The timezone in the Grafana time range selector is set to UTC and the time series graph X-axis timezone is set to Default (but produces the same result if set to UTC).

This time mismatch between data and graph axis causes other problems. For example, I can’t zoom in on the data using the mouse on the graph. If I zoom closer as shown in the image above, I get an empty plot with a message saying “No data” because the queried time range (around 15:00) is incorrect. Or if I zoom in using the time range selector, I get an empty plot with a message saying “Data ouside time range” because the plot X-axis range is now around 01:00 on the 6th but Grafana wants to place the data at 15:00 on the 5th.

My Question:
What’s going on here and how can I fix this so that my data is plotted correctly? Is this a Grafana bug?



Even more strange: The "Table view" in the "Edit panel" area shows the timestamps with an offset of +10h (first timestamp being 2023-06-06 10:55:17) as if it interprets the data as UTC and converts it to local time.

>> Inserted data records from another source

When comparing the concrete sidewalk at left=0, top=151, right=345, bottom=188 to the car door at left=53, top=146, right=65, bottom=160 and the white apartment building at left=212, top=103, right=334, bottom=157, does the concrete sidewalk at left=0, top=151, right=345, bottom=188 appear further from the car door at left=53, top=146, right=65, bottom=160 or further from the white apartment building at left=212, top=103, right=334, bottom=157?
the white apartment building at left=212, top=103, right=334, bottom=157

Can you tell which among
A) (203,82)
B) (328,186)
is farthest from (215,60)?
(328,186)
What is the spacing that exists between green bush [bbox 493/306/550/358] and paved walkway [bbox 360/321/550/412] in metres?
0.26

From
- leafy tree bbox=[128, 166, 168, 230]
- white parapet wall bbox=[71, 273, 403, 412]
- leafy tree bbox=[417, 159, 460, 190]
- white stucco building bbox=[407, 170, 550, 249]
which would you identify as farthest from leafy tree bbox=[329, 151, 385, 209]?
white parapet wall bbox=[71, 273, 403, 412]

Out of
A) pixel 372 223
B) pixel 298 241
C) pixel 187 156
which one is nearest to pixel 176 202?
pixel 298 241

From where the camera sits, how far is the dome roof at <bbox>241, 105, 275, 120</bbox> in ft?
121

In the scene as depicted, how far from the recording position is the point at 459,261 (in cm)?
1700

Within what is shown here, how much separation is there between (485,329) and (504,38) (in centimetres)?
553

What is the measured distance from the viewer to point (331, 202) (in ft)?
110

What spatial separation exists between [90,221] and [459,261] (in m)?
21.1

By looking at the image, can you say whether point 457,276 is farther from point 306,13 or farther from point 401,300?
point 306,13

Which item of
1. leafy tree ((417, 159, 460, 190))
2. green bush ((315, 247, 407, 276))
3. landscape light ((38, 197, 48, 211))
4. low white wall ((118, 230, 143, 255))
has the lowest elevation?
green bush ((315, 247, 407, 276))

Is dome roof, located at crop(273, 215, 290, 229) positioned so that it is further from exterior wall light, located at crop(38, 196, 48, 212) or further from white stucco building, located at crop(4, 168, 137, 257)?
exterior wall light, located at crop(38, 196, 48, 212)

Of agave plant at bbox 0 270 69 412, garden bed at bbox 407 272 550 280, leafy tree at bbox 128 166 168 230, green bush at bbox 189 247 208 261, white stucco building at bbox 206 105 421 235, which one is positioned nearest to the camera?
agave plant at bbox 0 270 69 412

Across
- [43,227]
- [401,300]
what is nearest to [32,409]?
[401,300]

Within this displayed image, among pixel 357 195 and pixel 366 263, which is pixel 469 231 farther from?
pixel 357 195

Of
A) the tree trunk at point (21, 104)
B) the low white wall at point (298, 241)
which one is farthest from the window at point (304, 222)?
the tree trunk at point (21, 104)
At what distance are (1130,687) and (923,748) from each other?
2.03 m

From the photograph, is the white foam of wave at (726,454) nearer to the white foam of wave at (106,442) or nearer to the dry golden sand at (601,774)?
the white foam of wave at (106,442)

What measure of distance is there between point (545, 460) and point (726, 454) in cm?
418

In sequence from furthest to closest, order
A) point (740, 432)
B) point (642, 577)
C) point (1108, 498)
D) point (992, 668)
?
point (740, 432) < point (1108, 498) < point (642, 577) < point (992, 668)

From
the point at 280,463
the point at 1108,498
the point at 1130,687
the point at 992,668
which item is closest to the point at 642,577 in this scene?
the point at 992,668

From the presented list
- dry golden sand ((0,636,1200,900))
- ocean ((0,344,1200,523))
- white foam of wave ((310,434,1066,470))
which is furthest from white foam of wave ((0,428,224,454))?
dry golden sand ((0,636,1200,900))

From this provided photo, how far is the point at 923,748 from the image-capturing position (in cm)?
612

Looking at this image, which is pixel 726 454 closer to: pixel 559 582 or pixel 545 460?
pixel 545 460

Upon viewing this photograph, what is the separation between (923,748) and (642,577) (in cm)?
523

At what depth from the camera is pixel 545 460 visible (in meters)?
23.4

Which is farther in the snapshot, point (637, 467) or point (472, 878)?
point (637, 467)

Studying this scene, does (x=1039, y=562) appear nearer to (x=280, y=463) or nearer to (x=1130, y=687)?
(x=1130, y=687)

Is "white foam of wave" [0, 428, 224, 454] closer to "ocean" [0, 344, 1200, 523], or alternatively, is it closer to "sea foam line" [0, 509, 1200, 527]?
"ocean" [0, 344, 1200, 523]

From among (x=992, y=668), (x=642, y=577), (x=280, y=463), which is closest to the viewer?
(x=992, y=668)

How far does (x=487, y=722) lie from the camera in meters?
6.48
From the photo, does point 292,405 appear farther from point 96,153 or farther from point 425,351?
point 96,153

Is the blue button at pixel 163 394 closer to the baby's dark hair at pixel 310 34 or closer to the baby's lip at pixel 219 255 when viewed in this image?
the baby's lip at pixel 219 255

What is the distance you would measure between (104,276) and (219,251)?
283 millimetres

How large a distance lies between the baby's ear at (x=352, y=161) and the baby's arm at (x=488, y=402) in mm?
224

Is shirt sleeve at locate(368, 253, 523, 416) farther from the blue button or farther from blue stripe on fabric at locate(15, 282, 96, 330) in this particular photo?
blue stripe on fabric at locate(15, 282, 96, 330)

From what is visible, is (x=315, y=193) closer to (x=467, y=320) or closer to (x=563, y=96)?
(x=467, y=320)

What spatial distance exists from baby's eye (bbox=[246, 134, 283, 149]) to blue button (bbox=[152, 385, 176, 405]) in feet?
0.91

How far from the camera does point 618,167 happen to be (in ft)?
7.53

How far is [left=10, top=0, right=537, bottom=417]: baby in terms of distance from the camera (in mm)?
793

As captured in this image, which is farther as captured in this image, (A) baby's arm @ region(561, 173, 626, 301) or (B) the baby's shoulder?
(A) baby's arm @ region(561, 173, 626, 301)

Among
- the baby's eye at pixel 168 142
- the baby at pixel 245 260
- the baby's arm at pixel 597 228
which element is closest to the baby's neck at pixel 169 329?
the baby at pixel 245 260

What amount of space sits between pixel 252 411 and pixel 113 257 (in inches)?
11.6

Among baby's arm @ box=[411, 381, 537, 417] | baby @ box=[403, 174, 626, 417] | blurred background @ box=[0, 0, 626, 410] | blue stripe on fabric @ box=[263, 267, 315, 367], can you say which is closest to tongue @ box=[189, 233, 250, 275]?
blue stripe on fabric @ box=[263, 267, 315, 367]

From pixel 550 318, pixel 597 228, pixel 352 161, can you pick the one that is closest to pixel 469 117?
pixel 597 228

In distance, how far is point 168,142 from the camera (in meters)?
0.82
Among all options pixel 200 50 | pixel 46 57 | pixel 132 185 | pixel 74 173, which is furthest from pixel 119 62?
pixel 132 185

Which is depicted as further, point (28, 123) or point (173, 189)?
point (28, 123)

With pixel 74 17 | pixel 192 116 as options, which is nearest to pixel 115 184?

That is by design. Grafana needs the timestamp in your datastore to be UTC then it displays it as your local time.

do you want it to be displayed as UTC?

The timestamp in our datastore (elasticsearch) is in UTC. From my experience with a different datastore (TimescaleDB/PostgreSQL) Grafana displays it in accordance to the timezone setting in the time range selector.
Even if it is as you describe, then Grafana would add 10h to the timestamp and display a data point from “2023-06-06T00:55:17.358420 UTC” in the graph at “2023-06-06T10:55:17.358420” as I’m in the timezone UTC+10:00.
But it does the opposite, it subtracts 10h and displays the data point in the graph at “2023-06-05T14:55:17.358420”. That’s why I think it interprets the timestamp from the datastore as my local time and displays it as UTC (that’s what I set in the time range selector) in the graph.

Please post a screen shot of the time picker
Also please share the line of code where you push this date via python?

Here is a screenshot of the time picker

This is a screenshot of a debug session running the code which is about to push the data into the elasticsearch DB. This happens in line 635 (the current code line). The dictionary with contains the data to be pushed is called lhk_doc. You can see it in the variables watch window. The timestamp (key = “datetime”) is shown there as well and you can see that it is a timezone-aware datetime with tzinfo = UTC.

You have you time picker set to UTC so it will be -10h. Are you in UTC? If not set it to your default local browser time like mine is PDT

I finally figured it out.
I changed the Grafana timezone setting under Configuration / Preferences to UTC (it was set to browser time) and now everything works as intended.
I can set the timezone in which I want to view the data in using the time picker and I can zoom into the graphs as I used to.
So I think Grafana doesn’t honor the time zone of the timestamps from the data store (maybe because timestamps not always have the time zone information). Instead it interprets the timestamps using the default time zone setting. As this was “browser time”, it interpreted the timestamps as UTC+10:00 and then converted it to UTC (this was what I had set in the time picker) by subtracting 10h.